• Work to do:
Which lines below contain the word "much"? Pick out each of them and copy it in full.

• Data records:

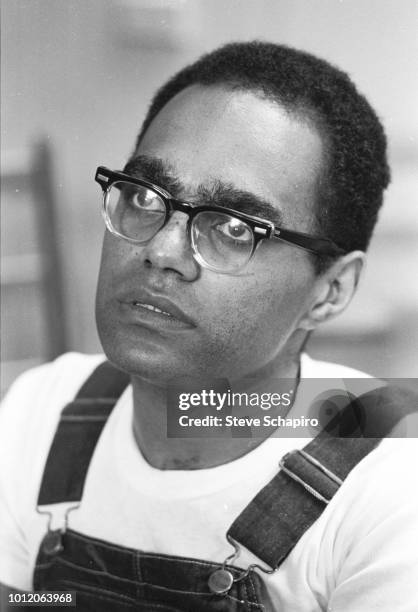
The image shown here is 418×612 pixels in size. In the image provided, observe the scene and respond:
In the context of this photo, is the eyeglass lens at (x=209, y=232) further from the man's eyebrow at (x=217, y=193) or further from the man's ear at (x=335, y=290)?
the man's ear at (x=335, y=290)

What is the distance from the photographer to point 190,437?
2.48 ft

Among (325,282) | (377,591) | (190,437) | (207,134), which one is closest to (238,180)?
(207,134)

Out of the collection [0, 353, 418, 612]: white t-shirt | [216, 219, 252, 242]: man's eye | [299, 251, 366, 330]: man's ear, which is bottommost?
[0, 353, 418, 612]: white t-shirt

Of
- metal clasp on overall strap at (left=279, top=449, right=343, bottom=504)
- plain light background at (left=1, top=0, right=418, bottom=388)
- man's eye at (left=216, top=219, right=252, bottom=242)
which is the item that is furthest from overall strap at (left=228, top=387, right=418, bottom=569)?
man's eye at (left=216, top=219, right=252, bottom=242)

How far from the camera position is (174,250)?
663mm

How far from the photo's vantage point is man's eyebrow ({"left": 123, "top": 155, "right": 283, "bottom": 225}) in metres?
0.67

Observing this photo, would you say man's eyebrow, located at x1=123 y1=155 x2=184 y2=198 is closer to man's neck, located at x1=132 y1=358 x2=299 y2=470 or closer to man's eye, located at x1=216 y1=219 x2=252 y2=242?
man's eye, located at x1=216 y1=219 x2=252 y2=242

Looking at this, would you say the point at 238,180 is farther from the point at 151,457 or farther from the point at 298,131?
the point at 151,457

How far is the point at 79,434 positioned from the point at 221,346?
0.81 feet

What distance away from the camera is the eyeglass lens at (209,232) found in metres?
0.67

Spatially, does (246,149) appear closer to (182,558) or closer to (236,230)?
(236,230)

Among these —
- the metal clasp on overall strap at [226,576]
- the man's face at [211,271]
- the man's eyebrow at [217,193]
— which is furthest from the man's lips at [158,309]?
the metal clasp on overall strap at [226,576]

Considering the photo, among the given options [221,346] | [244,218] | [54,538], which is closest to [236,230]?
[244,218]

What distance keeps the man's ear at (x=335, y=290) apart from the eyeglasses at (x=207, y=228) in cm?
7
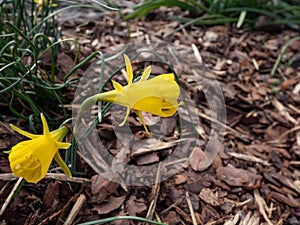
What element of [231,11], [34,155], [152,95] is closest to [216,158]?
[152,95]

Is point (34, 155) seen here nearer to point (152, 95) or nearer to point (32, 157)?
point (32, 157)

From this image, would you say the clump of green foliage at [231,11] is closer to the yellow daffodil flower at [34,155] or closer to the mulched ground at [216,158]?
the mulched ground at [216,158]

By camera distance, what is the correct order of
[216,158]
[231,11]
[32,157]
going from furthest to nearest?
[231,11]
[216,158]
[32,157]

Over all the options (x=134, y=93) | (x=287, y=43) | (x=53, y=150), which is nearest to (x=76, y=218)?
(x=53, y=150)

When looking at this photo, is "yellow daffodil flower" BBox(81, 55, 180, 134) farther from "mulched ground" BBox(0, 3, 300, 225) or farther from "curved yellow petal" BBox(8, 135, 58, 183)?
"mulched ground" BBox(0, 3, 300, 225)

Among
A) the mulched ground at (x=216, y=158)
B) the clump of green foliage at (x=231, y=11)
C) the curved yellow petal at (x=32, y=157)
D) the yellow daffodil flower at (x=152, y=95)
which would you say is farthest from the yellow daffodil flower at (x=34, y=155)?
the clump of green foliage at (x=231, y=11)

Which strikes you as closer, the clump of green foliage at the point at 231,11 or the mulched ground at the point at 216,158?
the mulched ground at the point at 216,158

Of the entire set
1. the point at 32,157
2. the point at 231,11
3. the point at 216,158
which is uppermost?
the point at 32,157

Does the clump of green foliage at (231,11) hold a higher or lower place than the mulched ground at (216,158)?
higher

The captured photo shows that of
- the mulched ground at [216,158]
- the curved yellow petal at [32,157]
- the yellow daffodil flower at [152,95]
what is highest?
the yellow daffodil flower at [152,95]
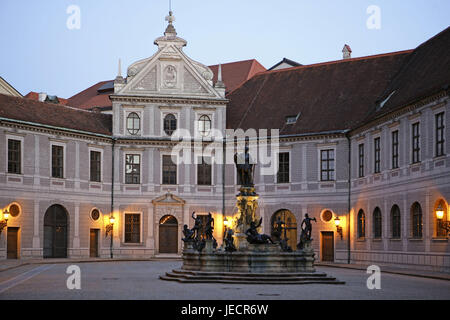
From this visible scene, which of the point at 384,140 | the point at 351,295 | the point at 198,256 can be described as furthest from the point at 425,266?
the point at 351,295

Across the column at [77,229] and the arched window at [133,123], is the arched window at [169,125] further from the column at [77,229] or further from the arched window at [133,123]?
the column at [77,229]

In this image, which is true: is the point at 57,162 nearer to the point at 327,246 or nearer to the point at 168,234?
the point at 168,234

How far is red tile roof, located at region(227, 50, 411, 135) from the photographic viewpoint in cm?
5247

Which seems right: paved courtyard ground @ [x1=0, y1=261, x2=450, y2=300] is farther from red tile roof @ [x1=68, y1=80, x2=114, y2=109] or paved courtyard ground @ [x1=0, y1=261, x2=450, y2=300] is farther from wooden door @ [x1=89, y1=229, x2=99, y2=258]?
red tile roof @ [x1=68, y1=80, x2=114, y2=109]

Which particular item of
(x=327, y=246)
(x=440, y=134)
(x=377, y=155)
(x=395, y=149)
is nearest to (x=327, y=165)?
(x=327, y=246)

* * *

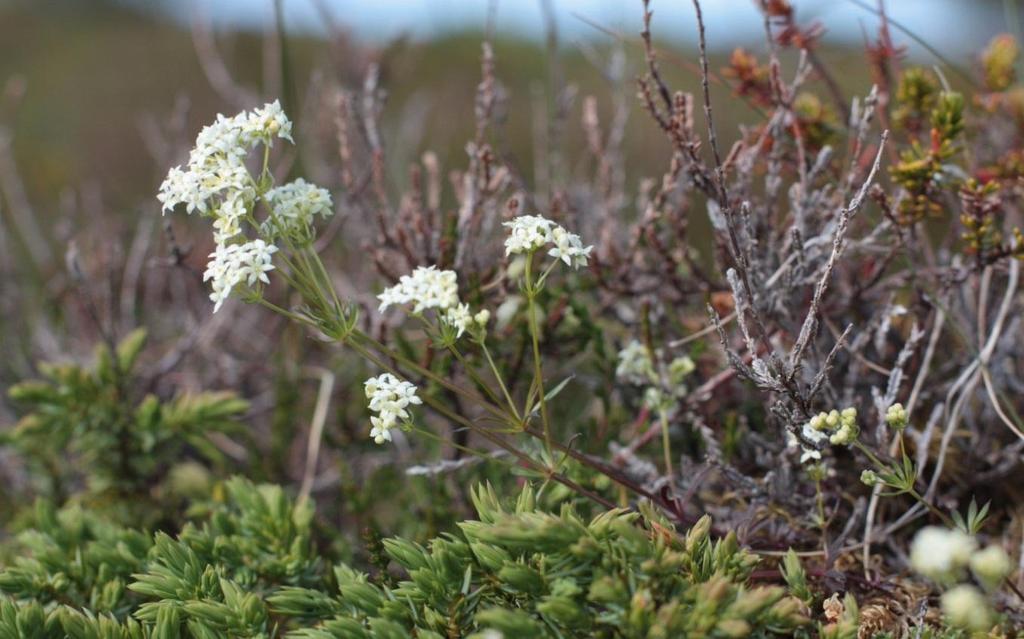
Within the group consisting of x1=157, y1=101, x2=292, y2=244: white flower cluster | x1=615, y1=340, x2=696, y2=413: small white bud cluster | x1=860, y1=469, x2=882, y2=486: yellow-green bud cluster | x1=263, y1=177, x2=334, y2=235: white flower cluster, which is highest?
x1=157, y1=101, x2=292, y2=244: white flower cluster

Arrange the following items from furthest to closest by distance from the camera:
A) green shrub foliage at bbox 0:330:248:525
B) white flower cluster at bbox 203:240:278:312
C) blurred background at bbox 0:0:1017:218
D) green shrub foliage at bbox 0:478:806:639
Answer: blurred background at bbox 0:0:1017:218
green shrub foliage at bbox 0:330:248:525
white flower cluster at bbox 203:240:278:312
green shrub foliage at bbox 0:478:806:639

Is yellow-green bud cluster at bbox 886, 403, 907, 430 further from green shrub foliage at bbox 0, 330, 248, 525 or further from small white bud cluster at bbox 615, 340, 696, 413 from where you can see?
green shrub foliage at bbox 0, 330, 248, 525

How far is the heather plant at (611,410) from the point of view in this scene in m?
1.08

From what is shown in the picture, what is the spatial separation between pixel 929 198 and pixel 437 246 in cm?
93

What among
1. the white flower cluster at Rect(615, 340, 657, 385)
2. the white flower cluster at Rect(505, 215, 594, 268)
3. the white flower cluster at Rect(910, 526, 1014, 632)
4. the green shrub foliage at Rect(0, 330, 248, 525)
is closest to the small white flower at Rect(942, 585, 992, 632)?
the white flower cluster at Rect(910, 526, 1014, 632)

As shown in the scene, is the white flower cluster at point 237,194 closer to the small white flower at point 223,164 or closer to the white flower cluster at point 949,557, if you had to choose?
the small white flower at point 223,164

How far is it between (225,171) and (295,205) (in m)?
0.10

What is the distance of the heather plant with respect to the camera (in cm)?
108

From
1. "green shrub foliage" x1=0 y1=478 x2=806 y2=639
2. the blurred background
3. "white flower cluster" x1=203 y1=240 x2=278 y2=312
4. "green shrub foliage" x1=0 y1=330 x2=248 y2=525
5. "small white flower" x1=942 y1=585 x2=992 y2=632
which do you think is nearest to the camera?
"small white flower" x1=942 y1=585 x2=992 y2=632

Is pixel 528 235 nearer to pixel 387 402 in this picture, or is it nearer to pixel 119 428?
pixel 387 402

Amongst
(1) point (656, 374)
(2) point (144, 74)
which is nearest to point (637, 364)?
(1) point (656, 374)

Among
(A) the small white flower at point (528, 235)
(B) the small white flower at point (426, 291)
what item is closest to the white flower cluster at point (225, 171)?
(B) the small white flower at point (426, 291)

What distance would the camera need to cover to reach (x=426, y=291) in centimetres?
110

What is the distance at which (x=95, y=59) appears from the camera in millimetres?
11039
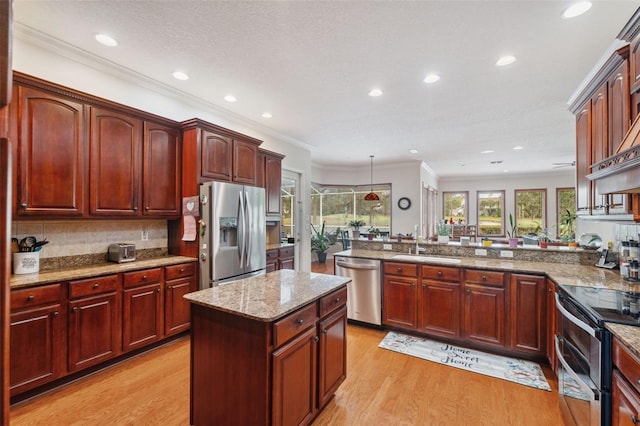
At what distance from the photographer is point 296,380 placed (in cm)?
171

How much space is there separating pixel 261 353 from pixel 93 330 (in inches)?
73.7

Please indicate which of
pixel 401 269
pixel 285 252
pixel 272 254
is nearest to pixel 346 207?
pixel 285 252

* * *

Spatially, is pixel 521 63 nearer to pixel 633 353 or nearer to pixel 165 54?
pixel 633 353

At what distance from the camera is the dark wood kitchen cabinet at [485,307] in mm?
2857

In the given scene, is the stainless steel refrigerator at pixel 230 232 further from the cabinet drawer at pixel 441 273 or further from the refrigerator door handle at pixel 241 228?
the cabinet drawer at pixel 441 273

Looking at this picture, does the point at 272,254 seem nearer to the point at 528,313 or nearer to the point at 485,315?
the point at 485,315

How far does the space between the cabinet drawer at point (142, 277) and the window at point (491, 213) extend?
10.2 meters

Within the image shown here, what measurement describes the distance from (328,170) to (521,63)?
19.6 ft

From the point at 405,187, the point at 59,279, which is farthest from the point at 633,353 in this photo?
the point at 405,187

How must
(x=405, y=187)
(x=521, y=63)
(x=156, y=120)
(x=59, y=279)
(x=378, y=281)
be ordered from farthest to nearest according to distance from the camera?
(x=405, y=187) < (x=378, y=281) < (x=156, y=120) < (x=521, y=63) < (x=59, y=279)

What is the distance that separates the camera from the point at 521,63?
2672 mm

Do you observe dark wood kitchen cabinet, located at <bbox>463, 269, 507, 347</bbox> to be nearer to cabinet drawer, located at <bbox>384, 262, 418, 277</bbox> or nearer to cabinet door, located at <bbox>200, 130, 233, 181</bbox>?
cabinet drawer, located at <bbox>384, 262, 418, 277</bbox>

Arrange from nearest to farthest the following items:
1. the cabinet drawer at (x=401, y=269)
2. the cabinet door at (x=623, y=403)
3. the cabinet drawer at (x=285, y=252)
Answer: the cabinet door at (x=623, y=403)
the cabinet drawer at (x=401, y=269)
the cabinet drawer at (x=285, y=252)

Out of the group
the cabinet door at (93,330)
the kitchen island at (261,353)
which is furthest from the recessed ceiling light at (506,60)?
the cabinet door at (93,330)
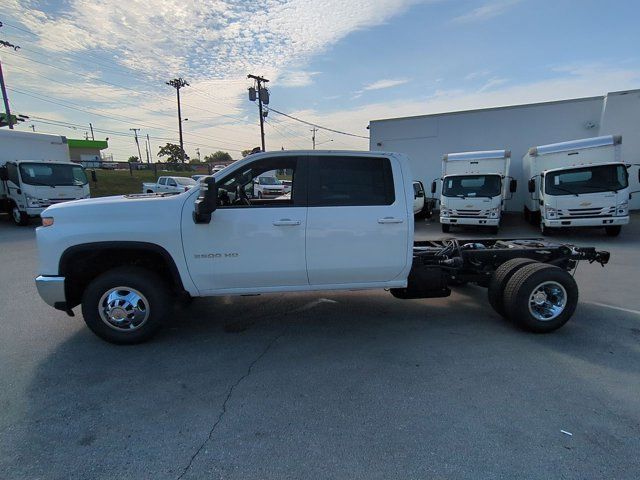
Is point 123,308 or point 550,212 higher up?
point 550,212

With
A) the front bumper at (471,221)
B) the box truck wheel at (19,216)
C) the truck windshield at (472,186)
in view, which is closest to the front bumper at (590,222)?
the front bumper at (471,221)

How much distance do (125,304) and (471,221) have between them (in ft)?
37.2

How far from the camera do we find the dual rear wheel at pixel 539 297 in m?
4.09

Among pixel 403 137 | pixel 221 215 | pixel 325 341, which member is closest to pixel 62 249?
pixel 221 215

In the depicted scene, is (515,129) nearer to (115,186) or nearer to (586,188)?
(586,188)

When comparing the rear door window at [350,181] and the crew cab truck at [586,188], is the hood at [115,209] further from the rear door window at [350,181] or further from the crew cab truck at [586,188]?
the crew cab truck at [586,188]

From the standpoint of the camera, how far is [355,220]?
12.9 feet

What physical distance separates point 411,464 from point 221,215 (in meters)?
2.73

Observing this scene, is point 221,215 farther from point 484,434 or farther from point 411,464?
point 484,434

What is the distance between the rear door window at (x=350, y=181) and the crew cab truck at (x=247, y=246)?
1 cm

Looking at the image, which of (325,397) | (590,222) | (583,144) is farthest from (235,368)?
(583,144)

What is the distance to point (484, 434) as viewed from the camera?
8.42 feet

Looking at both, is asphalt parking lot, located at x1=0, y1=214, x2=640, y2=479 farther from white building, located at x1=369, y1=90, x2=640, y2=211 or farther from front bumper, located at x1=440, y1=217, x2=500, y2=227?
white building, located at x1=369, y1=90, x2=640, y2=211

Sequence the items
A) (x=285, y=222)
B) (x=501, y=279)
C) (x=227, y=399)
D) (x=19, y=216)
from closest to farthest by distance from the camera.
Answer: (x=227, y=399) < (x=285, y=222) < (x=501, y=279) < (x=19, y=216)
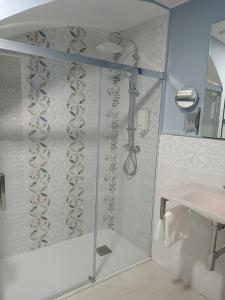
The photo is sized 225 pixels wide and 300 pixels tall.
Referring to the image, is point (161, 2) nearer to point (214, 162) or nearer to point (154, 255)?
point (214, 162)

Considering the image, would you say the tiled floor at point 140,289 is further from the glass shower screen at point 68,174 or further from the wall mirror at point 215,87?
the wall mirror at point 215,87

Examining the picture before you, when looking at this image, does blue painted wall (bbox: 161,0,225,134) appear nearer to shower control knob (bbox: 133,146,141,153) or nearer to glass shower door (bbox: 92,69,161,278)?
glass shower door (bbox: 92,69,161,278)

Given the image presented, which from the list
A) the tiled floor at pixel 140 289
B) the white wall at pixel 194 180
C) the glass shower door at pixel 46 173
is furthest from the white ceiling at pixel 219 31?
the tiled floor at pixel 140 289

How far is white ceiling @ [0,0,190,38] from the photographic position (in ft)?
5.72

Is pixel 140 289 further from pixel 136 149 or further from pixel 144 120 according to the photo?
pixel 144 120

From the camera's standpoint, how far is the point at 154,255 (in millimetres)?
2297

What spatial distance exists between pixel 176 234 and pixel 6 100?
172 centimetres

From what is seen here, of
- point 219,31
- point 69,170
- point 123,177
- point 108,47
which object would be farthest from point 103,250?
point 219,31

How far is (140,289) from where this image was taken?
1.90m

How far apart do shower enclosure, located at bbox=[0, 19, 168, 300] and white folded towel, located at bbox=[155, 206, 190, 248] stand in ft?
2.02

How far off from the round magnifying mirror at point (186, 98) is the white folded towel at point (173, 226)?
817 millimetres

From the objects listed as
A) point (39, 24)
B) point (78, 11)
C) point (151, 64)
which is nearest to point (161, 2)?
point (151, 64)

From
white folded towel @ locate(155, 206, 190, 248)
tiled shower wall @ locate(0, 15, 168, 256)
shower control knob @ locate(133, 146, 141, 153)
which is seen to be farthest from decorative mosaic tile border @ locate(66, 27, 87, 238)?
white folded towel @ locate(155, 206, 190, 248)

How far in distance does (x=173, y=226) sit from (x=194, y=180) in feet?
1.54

• Output for this task:
How much space is there separating pixel 261 353 from pixel 93 330 (in inches)?
How much distance do (125,304) and (471,221) have between them (in ft)?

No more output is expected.